WASHINGTON — Alberto Gonzales, a U.S. attorney general in the George W. Bush administration, misled Congress by downplaying a dispute the White House and the Justice Department over the legality of the National Security Agency’s warrantless spying program, according to previously classified documents.

The documents – released Saturday in a report from the inspectors general of the Defense Department, Justice Department, Central Intelligence Agency, National Security Agency and Office of the Director of National Intelligence – concerned their investigations of the surveillance programs began by Bush after the Sept. 11, 2001, terrorist attacks.

The documents show that intelligence and law-enforcement agencies had mixed views toward Bush’s emergency order authorizing the NSA’s bulk collection of telephone and Internet data. For example, agencies other than the NSA had difficulty accessing information on terrorism suspects because of secrecy surrounding the program, lack of training and the large volume and confusing structure of the data.

The report, which was dated July 10, 2009, concerned programs that ran under Bush’s emergency authorizations from 2001 to 2007. Some programs have continued under different laws.

The stepped-up surveillance has been documented by press accounts and the leak of classified materials in 2013 by former NSA contractor Edward Snowden.
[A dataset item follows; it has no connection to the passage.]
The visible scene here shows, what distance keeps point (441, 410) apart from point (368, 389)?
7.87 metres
The Snowden revelations touched off a debate around the world about the scope of the U.S.’s intelligence gathering and whether the surveillance undermined civil-liberties protections, especially Fourth Amendment defenses against unreasonable searches and seizures.

Notably, the report concluded that the Bush administration misled Congress about a major dispute within the government over the legality of the wiretapping program.

The inspectors general wrote that Gonzales offered inaccurate information when he testified to the Senate Judiciary Committee in February 2006 and July 2007 that the White House and the Justice Department did not disagree on the program, and that different intelligence operations were the cause of the friction.